Pedro no nos permite confundir a los falsos maestros con creyentes sinceros que pueden diferir en entendimiento. Más bien, los muestra por lo que son: rebeldes insolentes que desprecian la autoridad y se exaltan a sí mismos. Son “atrevidos y contumaces” (v.10), reclamando autoridad aun sobre seres espirituales, cuando Judas nos recuerda que aun Miguel el arcángel dijo: “El Señor te reprenda” (Judas 9). Su arrogancia revela su ceguera a la verdad: la verdadera autoridad proviene sólo del Señor.
Pedro los compara con “animales irracionales, nacidos para presa y destrucción” (v.12). Como bestias salvajes impulsadas por el instinto, estos maestros son gobernados por el apetito y la auto-gratificación. Exhiben su corrupción sin vergüenza, “teniendo por delicia el gozar de deleites cada día” (v.13), mostrando que su pecado no está escondido sino descaradamente mostrado. Peor aún, se infiltran en la comunión de los creyentes, “manchándose y contaminándose mientras se recrean con vosotros en sus banquetes” (v.13). Su presencia en medio de la iglesia no es accidental: es parasitaria.
La raíz de su corrupción se revela en sus corazones: “tienen los ojos llenos de adulterio, no se sacian de pecar, seducen a las almas inconstantes, y tienen el corazón habituado a la codicia” (v.14). No son movidos por amor a Dios ni a Su pueblo, sino por la ganancia propia. Exigen atención, deseando estar en el centro, como si la gloria les perteneciera. Pero Isaías nos recuerda que el Señor dice: “Mi gloria, pues, no la daré a otro” (Isaías 42:8).

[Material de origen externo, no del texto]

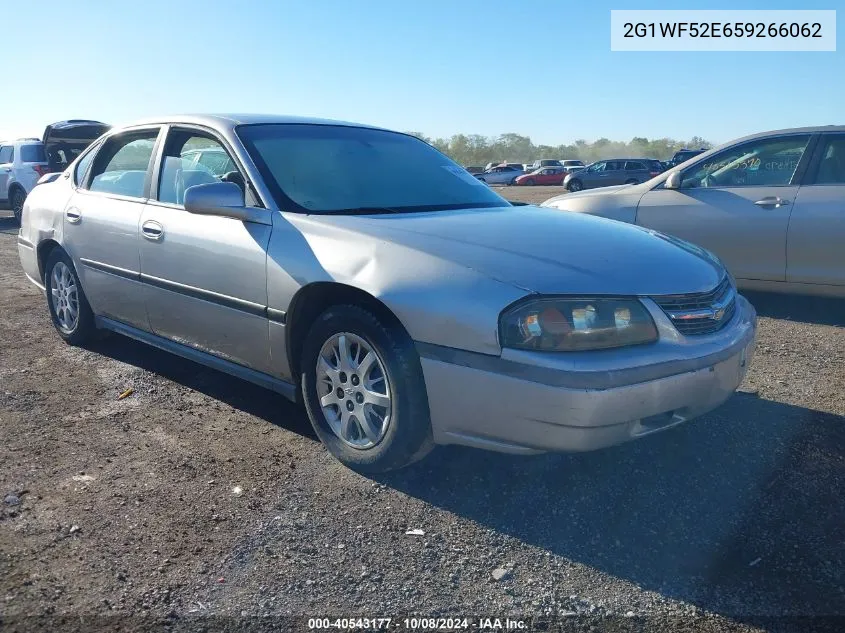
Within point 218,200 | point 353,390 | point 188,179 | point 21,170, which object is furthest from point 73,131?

Para los creyentes, el llamado es claro: no se dejen arrastrar por tales voces. Su fin es destrucción, y su jactancia es inútil frente a la autoridad de Cristo, quien reina como el verdadero Señor de la historia. Mientras ellos se hacen los protagonistas de sus propias historias, la Escritura nos afirma en la realidad de que sólo Cristo tiene toda autoridad en el cielo y en la tierra (Mateo 28:18). Pongan los ojos en Él, y no serán movidos por la arrogancia de los hombres.